Eve sürdüm, eve girdiğimizde kendi dolabıma ilerleyip bordo elbisem var mı diye bakınmaya başladım. Dolabımda bulduğum bordo elbiseyi çıkarıp Ayda’nın yanına gittim. “Al bakalım bunu bir dene. Uzun bir elbise rahat edersin.” Ayda elbiseyi beğenmişti. Gözlerindeki parıltıyı gördüm, benden kaçmaz. “Odamda giyinebilirsin.” Ayda elbiseyi alıp odama geçti. Onu beklerken koltuğumun kol dayama kısmına oturdum. Ayda elbise ile çıktığında şaşkınlıkla ona baktım. Elbise üstüne cuk oturmuş, tam dizlerinin üstünde bitiyordu. Ayağa kalkıp ellerinden tuttum. “Ayda çok güzel olmuşsun. Çok yakışmış elbise senin olsun. Beyaz bir ayakkabı giydin mi tamam bitti.” Ayda elbisenin içinde çok rahat görünmüyordu.
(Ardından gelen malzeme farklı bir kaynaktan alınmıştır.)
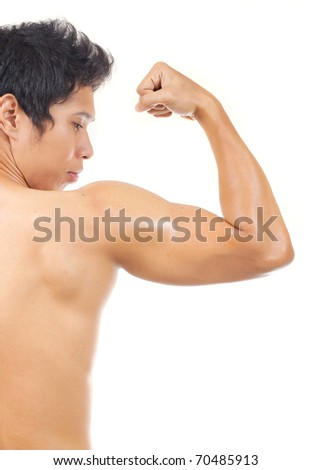 man showing his arm muscle - stock photo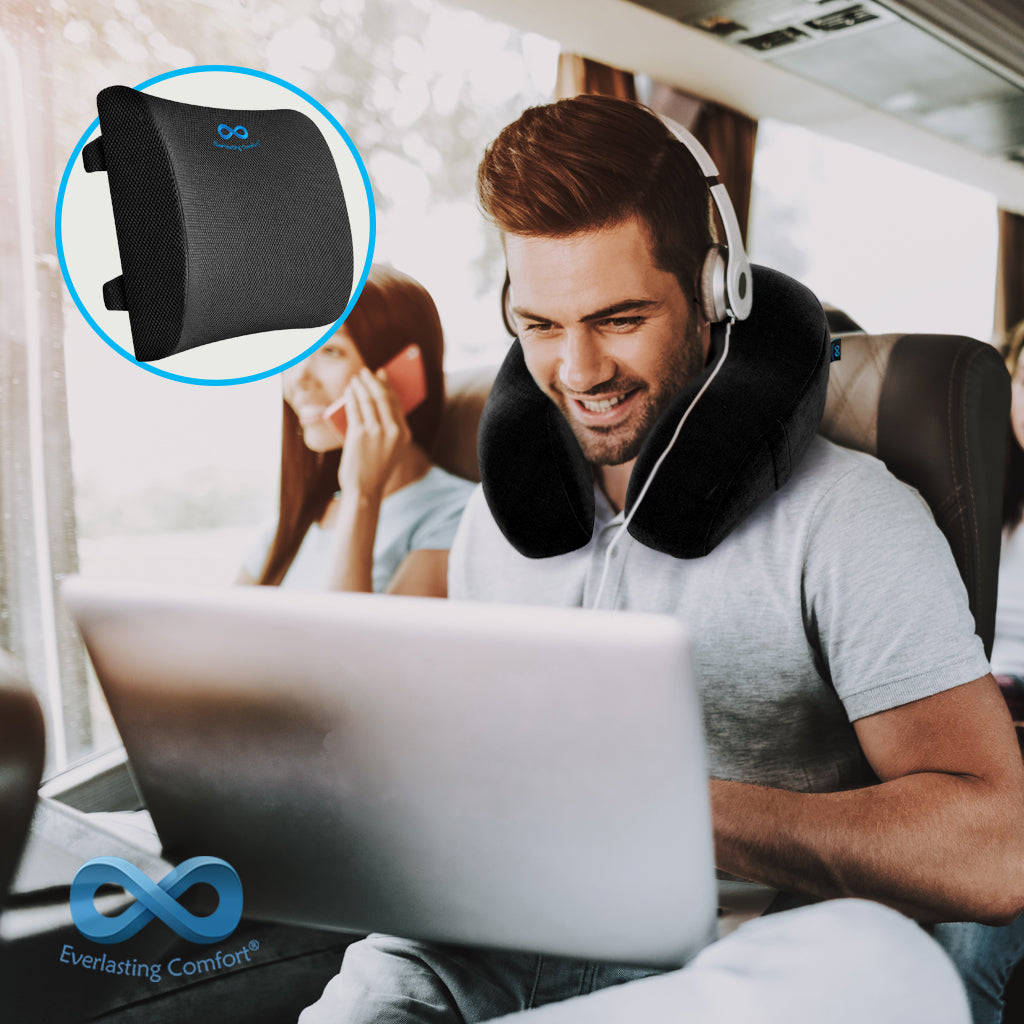 a girl sitting at a laptop on a bus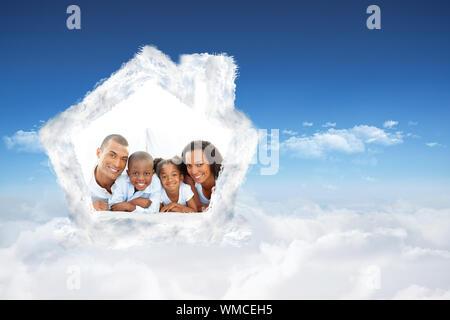 La famiglia felice avendo divertimento sdraiato sul letto contro blu luminoso cielo di nuvole Foto Stock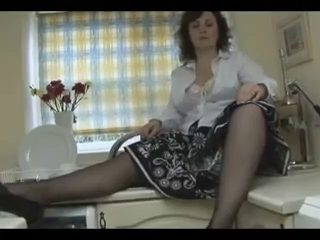 Aged undresses  and shows her arse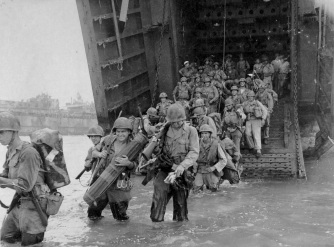 """""""U. S. Army reinforcements emerge from LST and start across coral reef to beach."""" US Army Photo; Laudansky."""
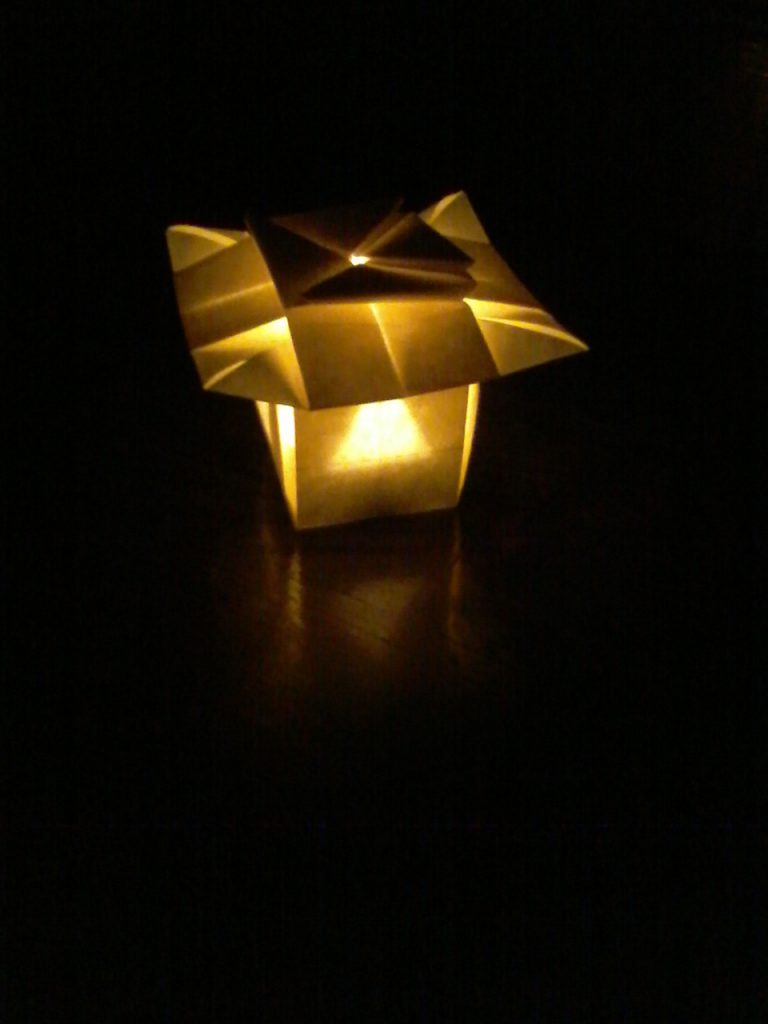 LANTERN  created 2013 folded 2020 (Elephant Hide paper, LED tealight;  7.5 x 7.5 x 5 cm) Through this lantern, I felt the Japanese concept of 'hare' and 'ke' coming closer to me. Without the light, in the daytime, it looked very 'ke'. As a dim night light, it sung 'hare' to me.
Alışık değildi belki ama hevesliydi. “Kaç numara giyiyorsun?”
“Ankara’dan bir arkadaşım gönderecek ayakkabı.” Ayda’nın telefonunu alıp fotoğrafını çektim. “Tamam elbisen bu, ayakkabın da tamam sayılır. Güzel bir saç, makyaj ve istemeye hazırsın.” Ayda odaya geri dönüp üstünü değiştirdi. “Ayda yemek de hazırlayalım. Arkadaşın da ayakkabıyı göndersin bir an önce. Cuma akşamı gelsinler istesinler.” Midem bulandığında Ayda’yı es geçip lavaboya koştum. Kusmaya başladığımda Ayda arkamdan gelmişti. Saçlarımı yukarı kaldırıp kusmaya devam ettim. Midemin tamamen rahatladığına emin olduğumda kalkıp yüzümü yıkadım. “İyi misin?” Ayda kapıya yaslanmış bana bakıyordu. Ona bakıp onayladım. Ayda beni tutarak oturma odasına aldı. “Kolonya nerede?” Köşedeki dolabı gösterdim. Kolonya getirip avcuma döktü. “Hakan’ı yemeğe çağıralım. Kerem de buraya gelsin.” Telefonumu alıp Kerem’i aradım.
“Güzelim? Ne yaptınız?”
“Ayda bende işte bir şeyleri planladık. Sen Hakan’ı al akşam yemeğine bize getir.” Kerem bir şeyler mırıldandığında anlamadığım için tekrar sordum. “Güzelim evde yalnız kalsak olmaz mıydı ya?” Kerem’in dediğini Ayda’nın duyup duymadığını anlamaya çalıştım. “Kerem.” Uyarı dolu sesimi aldığında “Tamam tamam.” Diyerek lafını geri aldı. Telefonu kapattığımda mutfağa geçip Ayda’yla beraber akşama yemek hazırlamaya başladık. “Güzel bir çorba yapsana Ayda, bende ana yemeği yapayım.” Ben yemeği yapmaya başladığımda Ayda da çorbayı yapmaya başlamıştı. Eti güzelce hazırlayıp pişirmeye başladım.
Akşam kapı çaldığında kapıyı açtım. Kerem ve Hakan’ı siviller içinde gördüğümde yüzüme bir gülümseme yerleştirdim. “Hoş geldiniz.” Kerem beni gördüğü gibi gülümsemişti. “Hoş bulduk.” deyip içeri geçtiler. Kapıyı kapatırken onların ceketlerini alıp astım. Arkamı döndüğümde Kerem beni tutup dudaklarını dudaklarıma bastırdı. Belimi sıkıca tutarken bende ellerimi göğsüne yasladım. Kerem geri çekildiğinde gözlerimi açıp gülümsedim. “Hakan’lar olmasa baş başa bir gece geçirebilirdik.” Gülümsedim. Elinden tutarak içeri ilerledim. İçeri girecekken Kerem elini çekip belime doğru tuttu. Sağ eliyle içeri geçmemi işaret etti.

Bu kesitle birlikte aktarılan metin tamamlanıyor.